DATA FOR THIS EXERCISE:
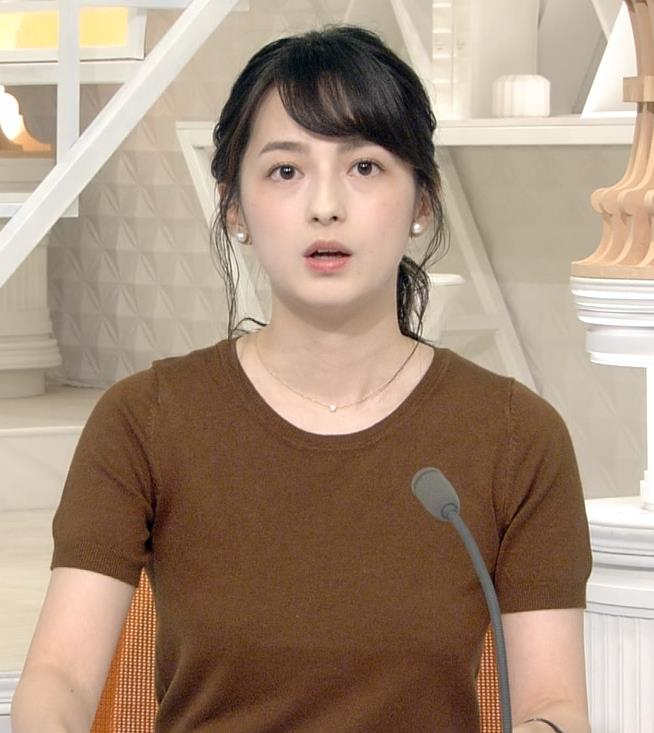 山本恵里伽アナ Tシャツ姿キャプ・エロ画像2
---
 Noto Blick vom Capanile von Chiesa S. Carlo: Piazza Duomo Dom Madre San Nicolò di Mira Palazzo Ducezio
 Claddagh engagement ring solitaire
* * *
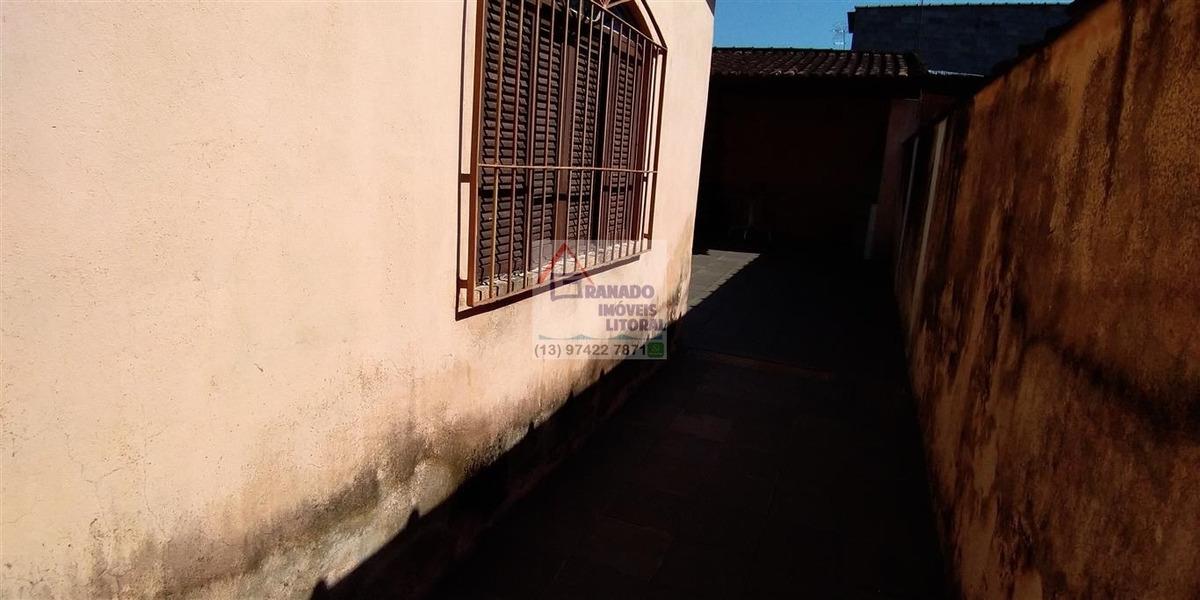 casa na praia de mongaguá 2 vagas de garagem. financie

TASK BRIEF:
All lines above from the one holding "Noto Blick vom" to the one holding "Claddagh engagement ring solitaire", inclusive, are to be copied exactly; no other line is wanted.

EXERCISE ANSWER:
 Noto Blick vom Capanile von Chiesa S. Carlo: Piazza Duomo Dom Madre San Nicolò di Mira Palazzo Ducezio
 Claddagh engagement ring solitaire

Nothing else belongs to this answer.